Your objective:
According to the passage on the deployment setup, where does the GitHub Actions pipeline push the Docker image after building it?

[start of Passage given]

I've been looking to improve my deployment game in the hopes of getting to a point where I would just push my changes and a new version would fall out on the other side. Additionally I wanted to be able to set up a new project complete with pipeline, domain etc. in no time. This quest has led me to my current setup.
There are three layers:
I create a new repository in github using github cli. Depending on the project I start by building out some core functionality and test locally. When the core logic is in place, I create a dockerfile and copy over the github actions pipeline which is somewhat standardized across repos. It checks out the code and increments the version in package.json or equivalent. Then it builds the docker image and pushes it to GitHub Container Registry (GHCR). Finally, it checks out the corresponding application manifest in the app-of-apps repo to update the image with the new version there. Once that's through, ArgoCD picks up the version change, pulls the new image, and spins it up in my Kubernetes cluster. All while having zero downtime.
The application manifest looks essentially the same for all my applications. It points to a dedicated folder in the app-of-apps repo which holds the deployment manifest and everything else that's needed (service, ingress, pvc, etc.). The agent can generate those beautifully when given one of the existing applications as a template.
Looking at this high level picture I am quite happy with how it works. It's definitely an improvement over my previous setup where I was sshing my code to my server and triggered a docker compose build && docker compose up there.

[end of Passage given]
[start of Extracted information]

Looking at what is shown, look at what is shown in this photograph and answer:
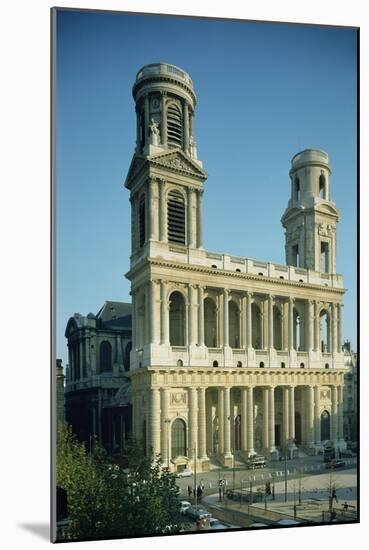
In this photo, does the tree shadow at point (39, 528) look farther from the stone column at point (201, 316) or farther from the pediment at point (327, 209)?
the pediment at point (327, 209)

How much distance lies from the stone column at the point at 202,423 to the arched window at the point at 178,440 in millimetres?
530

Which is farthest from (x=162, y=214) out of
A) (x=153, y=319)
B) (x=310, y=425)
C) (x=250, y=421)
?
(x=310, y=425)

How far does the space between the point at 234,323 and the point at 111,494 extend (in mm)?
7072

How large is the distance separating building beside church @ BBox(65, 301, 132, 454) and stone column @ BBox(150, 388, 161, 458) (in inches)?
29.3

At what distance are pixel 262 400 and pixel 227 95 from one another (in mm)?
9961

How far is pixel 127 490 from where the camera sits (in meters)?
23.0

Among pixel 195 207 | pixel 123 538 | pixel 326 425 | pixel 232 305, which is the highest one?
pixel 195 207

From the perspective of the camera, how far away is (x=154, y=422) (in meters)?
24.1

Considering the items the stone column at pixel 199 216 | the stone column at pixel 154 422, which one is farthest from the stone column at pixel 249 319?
the stone column at pixel 154 422

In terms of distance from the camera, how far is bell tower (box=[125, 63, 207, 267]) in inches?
950

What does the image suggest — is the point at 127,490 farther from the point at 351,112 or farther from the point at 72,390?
the point at 351,112

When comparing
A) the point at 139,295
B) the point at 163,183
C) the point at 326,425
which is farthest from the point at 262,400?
the point at 163,183

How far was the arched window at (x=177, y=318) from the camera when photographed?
82.1 feet

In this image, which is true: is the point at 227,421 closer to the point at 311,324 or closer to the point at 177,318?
the point at 177,318
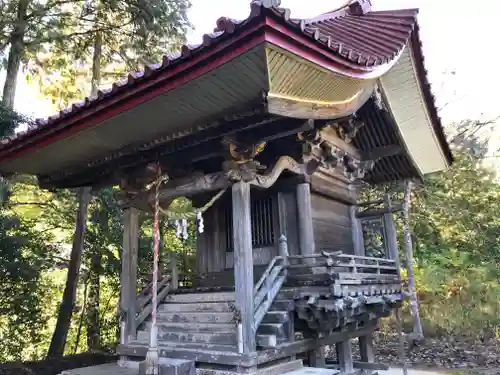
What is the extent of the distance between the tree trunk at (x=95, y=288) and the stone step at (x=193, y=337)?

[end of Extracted information]

Written answer:
GitHub Container Registry (GHCR).